- **DOCUMENT SECTION**
[start]
# went grocery shopping alone



## sprachlos (Oct 11, 2009)

edit


----------



## fictionz (Nov 18, 2006)

That's great! Ignore those people who stare at you or laugh at you. I have been trying to do that. I mean, what do they care? I am buying my stuff and it's none of their business!


----------



## strawberryjulius (Jun 28, 2009)

Congrats!


----------



## JimmyDeansRetartedCousin (Nov 28, 2009)

Congratumalations dude! Your signature made lol by the way


----------



## ben91 (Apr 12, 2010)

Why were people staring and laughing at you? I get anxious when I go shopping alone but where I live everybody is too busy to notice me or anybody else. Sometimes I feel people are staring at me or making judgements but when I actually settle down and look around it's usually not the case.


----------



## Steve123 (Sep 13, 2009)

Why would people laugh? I go grocery shopping alone all the time and I'm never even noticed. hmmm.


----------



## Neptunus (Oct 29, 2007)

Congrats!


----------



## SilentWitness (Dec 27, 2009)

Congrats!


----------



## renski (May 9, 2007)

Just remember everybody else is there doing the same thing as you, so don't feel like your the odd one out.. because your not.


----------



## OregonMommy (Mar 3, 2010)

Grocery stores are hard for me, too (in fact, it's the biggest trigger currently). I usually go once a week or every two weeks. What helps is to focus completely on the shopping, fully on what I'm doing. I'm practicing mindfulness training.


----------



## Keith (Aug 30, 2008)

Good job!
[end]
- **WHAT TO DO**
• A. Summarize the grocery shopping thread in two sentences.
• B. In the grocery shopping thread, turn the reply beginning "Grocery stores are hard for me" into a short bulleted list that keeps its main facts.
• C. Give a continuation of the grocery shopping thread, picking up after its final reply.
The material after the grocery shopping thread isn't needed for this work.

- **DATA EXCERPT**
[start]
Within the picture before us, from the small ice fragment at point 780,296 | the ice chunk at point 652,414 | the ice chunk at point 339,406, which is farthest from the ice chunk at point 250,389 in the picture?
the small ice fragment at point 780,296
[end]
- **ANSWERS TO THE TASKS**
• A. Replies congratulate the poster on going grocery shopping alone, with one urging them to ignore anyone who stares or laughs and another pointing out that everyone else there is doing the same thing. Others ask why people would laugh at all, since they are rarely noticed, and one poster who finds grocery stores hard says it helps to focus completely on the shopping and practice mindfulness.

• B.
- Grocery stores are hard for this poster and are currently the biggest trigger.
- The poster usually goes shopping once a week or every two weeks.
- Focusing completely on the shopping, fully on the task at hand, helps.
- The poster is practicing mindfulness training.

• C.
----------



## Toad Licker (Nov 2, 2007)

I went 6 years without going grocery shopping at all once so I know how hard it is, congrats on your triumph! :banana


----------



## origami potato (Jan 9, 2010)

Awesome!  Way to go indeed! ^^

When I was living on my own, I was lucky enough to live nearby a Fry's 24/7 grocery store. Oh my, the self check-out at 2-3 am was my best friend. Hardly anyone ever there!


----------



## BetaBoy90 (Jan 5, 2010)

/shakes fist at people who stare/laugh!!!!!!!!!!!!!!!


----------



## UltraShy (Nov 8, 2003)

Good job.


----------



## metallica2147 (Feb 15, 2010)

Congrats dude! Especially on getting your license. I hope to get that soon.


----------



## steps (Feb 25, 2010)

Well done!


----------



## cmr (Apr 8, 2010)

Hey, that's great! The best I've done is running into Walgreens to pick up cat food, but I've never done actual shopping alone. Good for you! Don't worry about those dorks that stare and laugh. I get people staring at me weird sometimes too...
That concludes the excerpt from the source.